= ACTIONS TO TAKE =
**A)** According to the trading journal, which market is the author specializing in?
**B)** Retype the part of the trading journal starting with "## TortoiseTrader (5" and going on through "stuck to it.....".
**C)** Write what comes next in the SPI trading journal, picking up after its last sentence.

# Trading the SPI - day trading development journal



## TortoiseTrader (30 September 2015)

This journal will be a pictorial, and technical discussion of my 
Trades. But in particular my rational explanations of how I analyse 
The market to justify taking a trade. It will also act as a journal 
Of my losers and winners - and my notes concerning those aspects such as rules followed, broken, changes to make to approach and psychological reflections and considerations. It is chiefly for myself I am doing this blog to help develop my abilities to become a professional trader. Any questions about my approach I will welcome in a seperate forum post dedicated to trading the SPI futures contract exclusively. I am specialising in this market, and avoid other markets as I believe it is the best road to success for my personality. 
Thank you in advance for reading my blog and engaging in any discussions for and against.


----------



## TortoiseTrader (5 October 2015)

This was a scalp only due to the time in SYD being 11:30 pm US open,
and I didn't think I'd be awake long enough for a swing trade ( ashame !)

Anyway, that was my trading plan, and I stuck to it.....

I traded more than usual on this trade as I saw it as a rare opportunity.
The move down leg C correction was very climactic to watch forming in minutes, I thought it was un-sustainable...As scary as it seemed to buy it,
the things I look for lined up well.

= SUPPLIED INFORMATION =
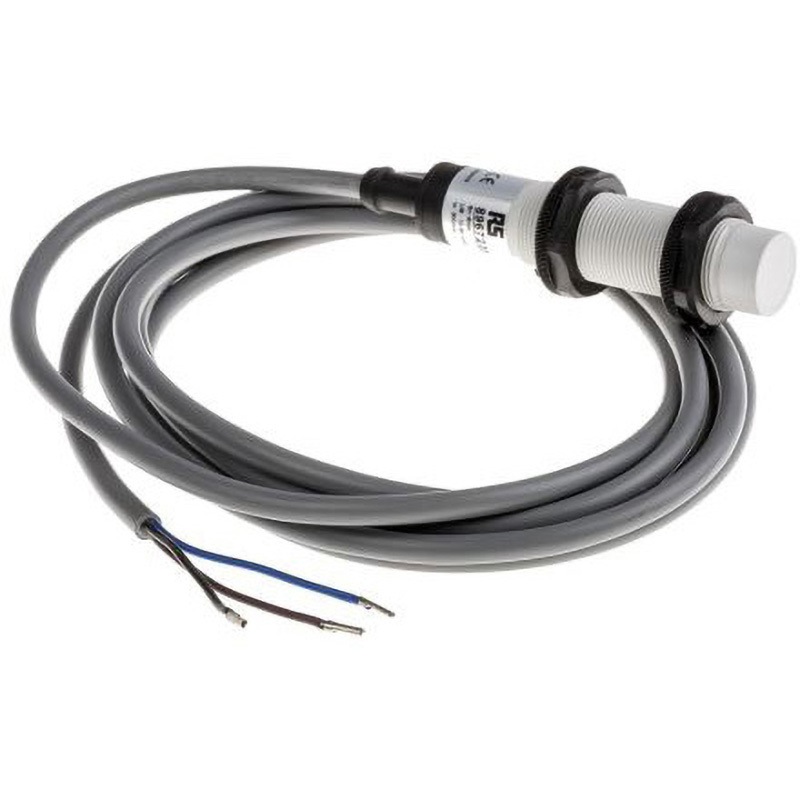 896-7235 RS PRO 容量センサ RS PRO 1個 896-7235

= TASK-BY-TASK RESULTS =
**A)** The SPI futures contract.

**B)**
## TortoiseTrader (5 October 2015)

This was a scalp only due to the time in SYD being 11:30 pm US open,
and I didn't think I'd be awake long enough for a swing trade ( ashame !)

Anyway, that was my trading plan, and I stuck to it.....

**C)**
1. the ABC correction was symmetrical in points being leg A -83, and leg C -89 ( overshot my target buy area slightly)...
2. Formed a more minor double bottom
3. a micro double bottom formed with some two sided trading showing buying was about equal to selling in a narrow trading range. 
I thought there would be at least a scalpers profit of up to 20 points. 
I wasn't looking for it to be the bottom of the move.....the fact it was
makes me think I should swing a portion in the future for further gains,
but my golden rule of day trading is not to sleep through a trade. Also,
with a long weekend ahead I definitely don't hold over a weekend due to gaps in the market possible on re-opening Monday. I'm a day trader, I look for 20 points per day or more if possible. 

start from bottom of images and work back up to top images for correct order of analysis 
http://www.evernote.com/l/AdlA5_SmT5hGD5dBHWumn1SJp1NETTj37IM/


----------



## TortoiseTrader (5 October 2015)

http://www.evernote.com/l/AdnRnF5S0VlG2KmVQyS-RNYYK1hxelzuzNw/


----------



## TortoiseTrader (6 October 2015)

Today I was looking for a reversal from a larger degree (60 minute)double top, and strong +188 double drive
target.....obvious selling at these top of range levels came in.....I under-estimated the full extent of selling
which was formed a bear channel most of afternoon, and capitulated down to low of day....not a good strategy to try pick the low, and the smaller degree ABC correction -43 Double drive did not find support....I averaged down with 3 buy orders and managed to gain only 6 points by the close of futures market at 4:30 pm Sydney ....

I am not happy with how I traded though as I should have got short, I expected after a strong bull trend the double top would cause a bear trap, but I was wrong. I wasn't really paying enough attention to the price action signals.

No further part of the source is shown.